In the context of early disease detection, machine learning (ML) has emerged as a vital tool. Feature selection (FS) algorithms play a crucial role in ensuring the accuracy of predictive models by identifying the most influential variables. This study, focusing on a retrospective cohort of 4778 COVID-19 patients from Iran, explores the performance of various FS methods, including filter, embedded, and hybrid approaches, in predicting mortality outcomes. The researchers leveraged 115 routine clinical, laboratory, and demographic features and employed 13 ML models to assess the effectiveness of these FS methods based on classification accuracy, predictive accuracy, and statistical tests. The results indicate that a Hybrid Boruta-VI model combined with the Random Forest algorithm demonstrated superior performance, achieving an accuracy of 0.89, an F1 score of 0.76, and an AUC value of 0.95 on test data. Key variables identified as important predictors of adverse outcomes include age, oxygen saturation levels, albumin levels, neutrophil counts, platelet levels, and markers of kidney function. These findings highlight the potential of advanced FS techniques and ML models in enhancing early disease detection and informing clinical decision-making.

References

  1. Mishra, S. & Pradhan, R. K. Analyzing the impact of feature correlation on classification acuracy of machine learning model. In 2023 International Conference on Artificial Intelligence and Smart Communication (AISC) (2023).
  2. Chandrashekar, G. & Sahin, F. A survey on feature selection methods. Comput. Electr. Eng. 40(1), 16–28 (2014). [DOI: 10.1016/j.compeleceng.2013.11.024]
  3. Venkatesh, B. & Anuradha, J. A review of feature selection and its methods. Cybern. Inf. Technol. 19(1), 3–26 (2019).
  4. Pudjihartono, N., Fadason, T., Kempa-Liehr, A. W. & O’Sullivan, J. M. A review of feature selection methods for machine learning-based disease risk prediction. Front. Bioinform. 2, 927312 (2022). [PMID: 36304293]
  5. Uppu, S., Krishna, A. & Gopalan, R. P. A review on methods for detecting SNP interactions in high-dimensional genomic data. IEEE/ACM Trans. Comput. Biol. Bioinform. 15(2), 599–612 (2016). [PMID: 28060710]
  6. Ali, R. H. & Abdulsalam, W. H. The prediction of COVID 19 disease using feature selection techniques. J. Phys. Conf. Ser. 1879, 1 (2021). [DOI: 10.1088/1742-6596/1879/2/022083]
  7. Pourhomayoun, M. & Shakibi, M. Predicting mortality risk in patients with COVID-19 using machine learning to help medical decision-making. Smart Health 20, 100178 (2021). [PMID: 33521226]
  8. Varzaneh, Z. A., Orooji, A., Erfannia, L. & Shanbehzadeh, M. A new COVID-19 intubation prediction strategy using an intelligent feature selection and K-NN method. Inform. Med. Unlocked 28, 100825 (2022). [PMID: 34977330]
  9. Hayet-Otero, M. et al. Extracting relevant predictive variables for COVID-19 severity prognosis: An exhaustive comparison of feature selection techniques. PLoS ONE 18(4), e0284150 (2023). [PMID: 37053151]
  10. Chamseddine, E., Mansouri, N., Soui, M. & Abed, M. Handling class imbalance in COVID-19 chest X-ray images classification: Using SMOTE and weighted loss. Appl.
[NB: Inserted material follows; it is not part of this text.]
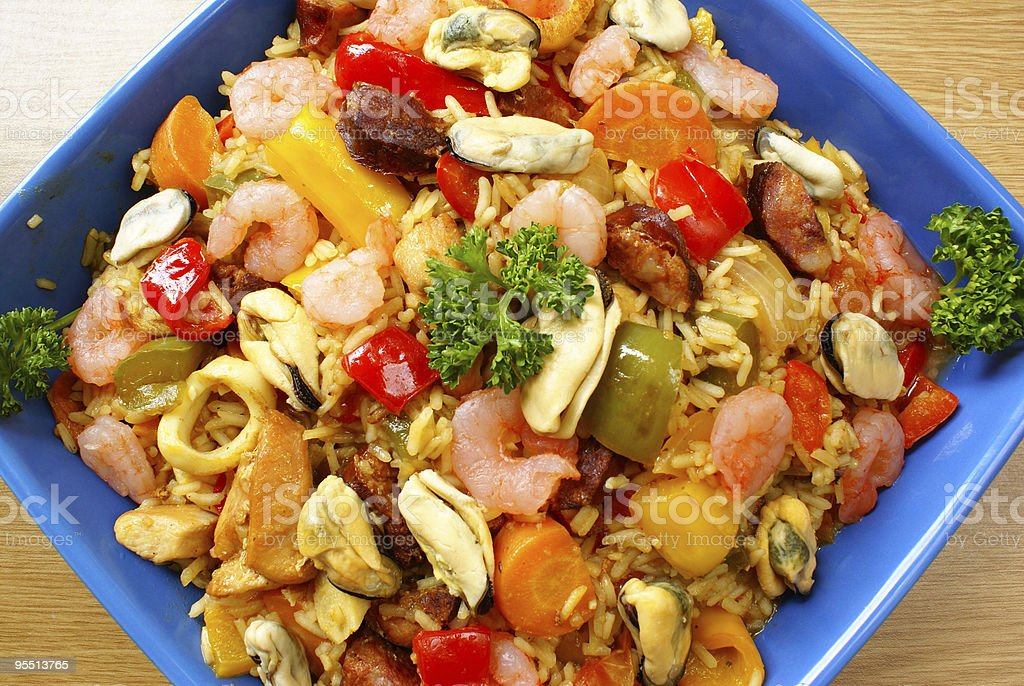 Paella with seafood, chicken and chorizo royalty-free stock photo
Soft Comput. 129, 109588 (2022). [PMID: 36061418]
  11. Javidi, M., Abbaasi, S., Naybandi Atashi, S. & Jampour, M. COVID-19 early detection for imbalanced or low number of data using a regularized cost-sensitive CapsNet. Sci. Rep. 11(1), 18478 (2021). [PMID: 34531477]
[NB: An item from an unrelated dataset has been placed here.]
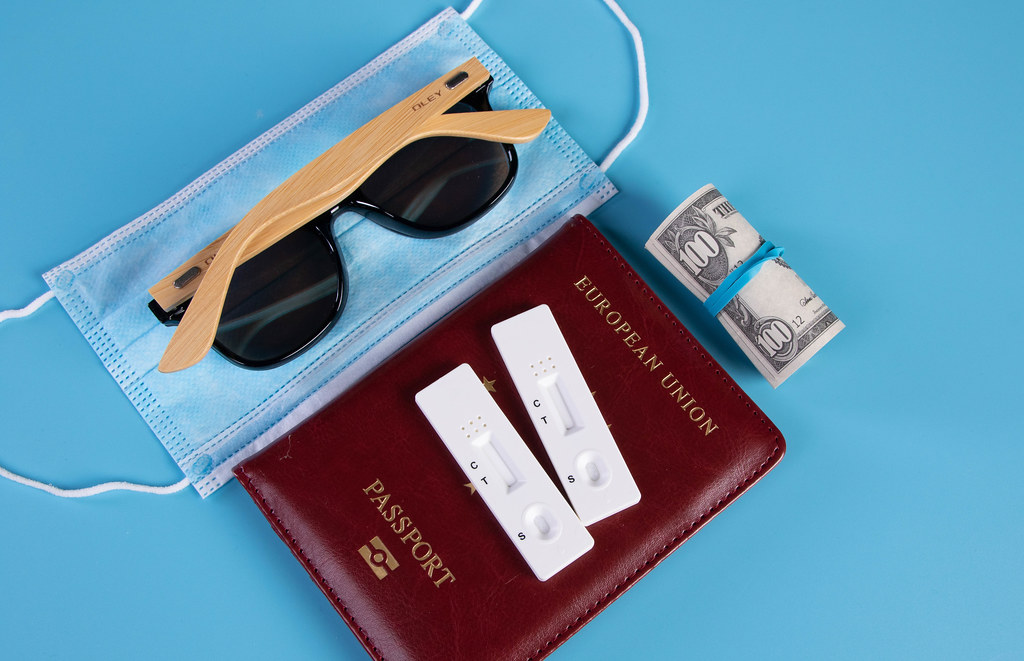 Passport with Rapid antigen test, face mask and sunglasses on blue background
  12. Hatamabadi, H. et al. Epidemiology of COVID-19 in Tehran, Iran: A cohort study of clinical profile, risk factors, and outcomes. BioMed Res. Int. 2022, 2350063 (2022). [PMID: 35592525]
  13. Sharma, V. A study on data scaling methods for machine learning. Int. J. Glob. Acad. Sci. Res. 1(1), 23–33 (2022).
  14. Zali, A. et al. Baseline characteristics and associated factors of mortality in COVID-19 patients: An analysis of 16000 cases in Tehran, Iran. Arch. Acad. Emerg. Med. 8(1), e70 (2020). [PMID: 33134966]
  15. Ogundimu, E. O., Altman, D. G. & Collins, G. S. Adequate sample size for developing prediction models is not simply related to events per variable. J. Clin. Epidemiol. 76, 175–182 (2016). [PMID: 26964707]
  16. Alin, A. Multicollinearity. Wiley interdiscip. Rev. Comput. Stat. 2(3), 370–374 (2010). [DOI: 10.1002/wics.84]
  17. Daoud, J. I. Multicollinearity and regression analysis. J. Phys. Conf. Ser. 949, 1 (2017). [DOI: 10.1088/1742-6596/949/1/012009]
  18. Vidal-Naquet, M. & Ullman, S. (eds) Object Recognition with Informative Features and Linear Classification (ICCV, 2003).
  19. Fleuret, F. Fast binary feature selection with conditional mutual information. J. Mach. Learn. Res. 5, 9 (2004).
  20. Bommert, A., Welchowski, T., Schmid, M. & Rahnenführer, J. Benchmark of filter methods for feature selection in high-dimensional gene expression survival data. Brief. Bioinform. 23(1), 354 (2022). [DOI: 10.1093/bib/bbab354]
  21. Schratz, P. L. M. & Bischl, B. mlr3filters: Filter Based Feature Selection for ‘mlr3’ (2020).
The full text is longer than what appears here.